» **ENTRIES SUPPLIED**:

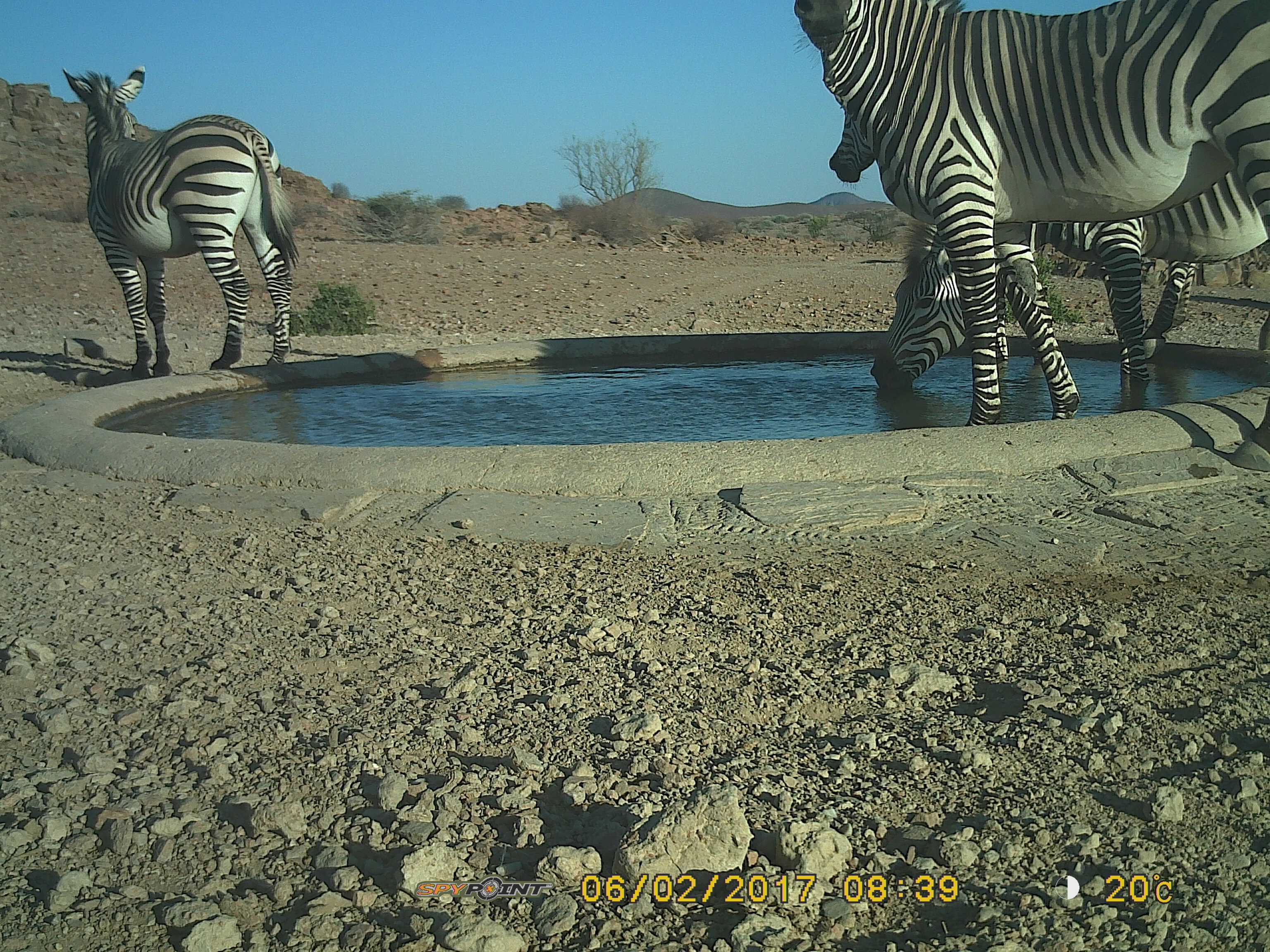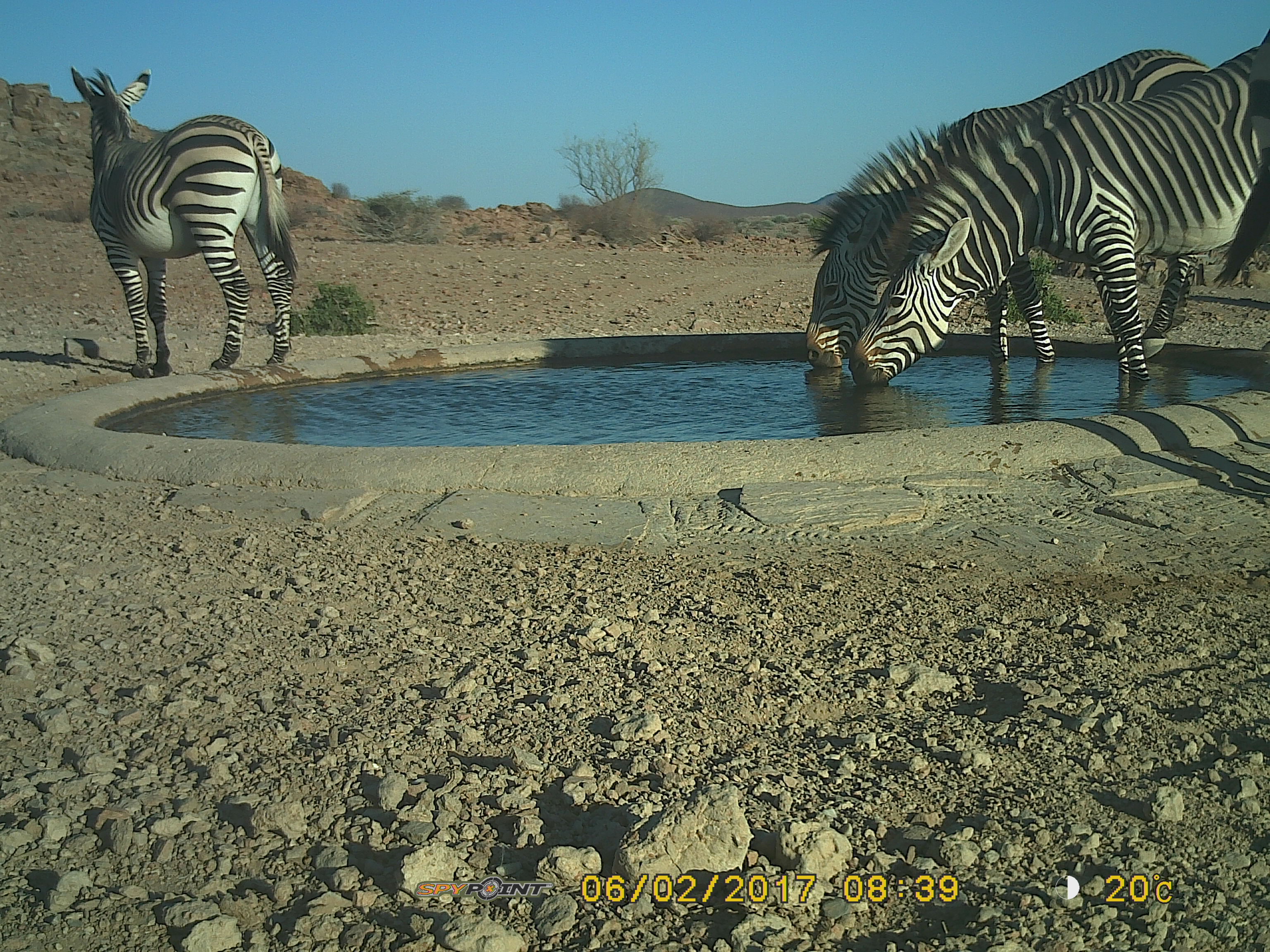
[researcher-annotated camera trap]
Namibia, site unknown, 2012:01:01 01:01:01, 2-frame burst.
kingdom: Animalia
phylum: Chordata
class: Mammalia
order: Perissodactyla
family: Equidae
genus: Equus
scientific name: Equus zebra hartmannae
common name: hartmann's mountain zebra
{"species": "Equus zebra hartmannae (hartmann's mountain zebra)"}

» **WHAT THIS TASK INVOLVES**: Give back every record exactly, dropping its pictures.

» **REPLY**:
[researcher-annotated camera trap]
Namibia, site unknown, 2012:01:01 01:01:01, 2-frame burst.
kingdom: Animalia
phylum: Chordata
class: Mammalia
order: Perissodactyla
family: Equidae
genus: Equus
scientific name: Equus zebra hartmannae
common name: hartmann's mountain zebra
{"species": "Equus zebra hartmannae (hartmann's mountain zebra)"}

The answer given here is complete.